Posted at 10:24 a.m., Monday, May 1, 2006
State to open temporary homeless shelter
The site, estimated to be about 35,000 square feet, will be open from 5 p.m. to 8:30 a.m. daily to those needing shelter. Dinner and a morning snack is to be provided by churches and other service providers.
Some homeless people who learned of the announcement this morning had mixed views on the idea. While many expressed happiness at having a roof over their heads, some were worried about the lack of showers and daytime access.
Many of the homeless people previously had stayed overnight at Ala Moana Beach Park, but that option became unavailable when the city began night closures there on March 27. The congregations at Kawaiha'o and Central Union have provided food and shelter since then on a temporary basis, and set today as the deadline for halting the services.

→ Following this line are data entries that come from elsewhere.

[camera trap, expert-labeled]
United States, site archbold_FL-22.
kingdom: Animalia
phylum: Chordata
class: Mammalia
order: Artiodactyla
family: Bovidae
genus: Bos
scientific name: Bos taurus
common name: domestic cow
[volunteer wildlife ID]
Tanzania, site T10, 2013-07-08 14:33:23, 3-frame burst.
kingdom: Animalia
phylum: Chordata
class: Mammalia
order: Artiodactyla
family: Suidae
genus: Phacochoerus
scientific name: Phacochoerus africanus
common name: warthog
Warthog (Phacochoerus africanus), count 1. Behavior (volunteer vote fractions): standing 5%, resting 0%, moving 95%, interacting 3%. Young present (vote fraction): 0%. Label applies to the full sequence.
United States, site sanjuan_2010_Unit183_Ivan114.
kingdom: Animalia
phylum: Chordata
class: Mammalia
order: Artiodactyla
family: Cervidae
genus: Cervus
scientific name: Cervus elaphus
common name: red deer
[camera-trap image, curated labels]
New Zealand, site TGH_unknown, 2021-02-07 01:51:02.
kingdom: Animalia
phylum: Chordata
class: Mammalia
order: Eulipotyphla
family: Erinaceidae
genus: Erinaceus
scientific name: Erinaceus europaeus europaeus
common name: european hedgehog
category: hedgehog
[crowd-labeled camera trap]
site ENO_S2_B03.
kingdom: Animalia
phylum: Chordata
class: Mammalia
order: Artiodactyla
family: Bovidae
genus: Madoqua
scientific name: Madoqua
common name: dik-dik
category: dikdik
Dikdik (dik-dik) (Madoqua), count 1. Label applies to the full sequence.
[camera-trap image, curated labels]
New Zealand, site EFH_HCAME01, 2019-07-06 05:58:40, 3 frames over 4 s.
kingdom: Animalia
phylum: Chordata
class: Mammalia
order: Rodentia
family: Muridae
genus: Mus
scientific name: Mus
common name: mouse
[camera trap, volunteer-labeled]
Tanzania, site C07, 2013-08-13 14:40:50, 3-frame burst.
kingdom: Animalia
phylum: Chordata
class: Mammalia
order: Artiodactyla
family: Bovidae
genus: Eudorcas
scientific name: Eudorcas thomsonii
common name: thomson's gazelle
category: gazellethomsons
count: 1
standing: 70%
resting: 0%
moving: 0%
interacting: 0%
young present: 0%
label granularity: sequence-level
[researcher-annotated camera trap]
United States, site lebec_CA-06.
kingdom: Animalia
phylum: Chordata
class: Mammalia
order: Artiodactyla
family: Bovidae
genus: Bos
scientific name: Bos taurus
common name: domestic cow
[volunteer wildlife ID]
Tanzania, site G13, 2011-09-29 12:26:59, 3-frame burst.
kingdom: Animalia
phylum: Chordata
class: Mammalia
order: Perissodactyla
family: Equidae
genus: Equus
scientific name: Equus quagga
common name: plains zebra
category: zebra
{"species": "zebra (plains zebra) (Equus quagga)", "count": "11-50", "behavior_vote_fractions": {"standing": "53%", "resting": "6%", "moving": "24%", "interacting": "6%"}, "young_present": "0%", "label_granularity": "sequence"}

Work began at the state's new Kaka'ako site late last week and was continuing through today to ready the site, including placement of a new floor and a wall.
After talking to homeless representatives, the state decided to concentrate on "a safe and secure place to sleep, a safe and secure place to store their things, and bathrooms," said Stephanie Aveiro, state housing director.
Mats and cots will be provided later.
Aveiro said the site is intended to be available until more permanent arrangements can be made to accommodate the homeless. She said the site, which is owned by the Hawai'i Community Development Authority, should be available for about the next eight months.
Three nonprofit groups have been contracted to help provide social services and security at the site: the Affordable Housing and Homeless Alliance, H5 (Hawai'i Helping the Hungry Have Hope) and the Waikiki Health Center.
State officials say about $200,000 is being spent on the effort.
Aveiro said about nine other sites were considered, including the vacated Kamamalu Building, the old Stadium Bowl-A-Drome in Mo'ili'ili and a vacant lot next to Mother Waldron Park. Homeless leaders also suggested Sand Island Park.
"We looked at every vacant site the state could access,"Aveiro said.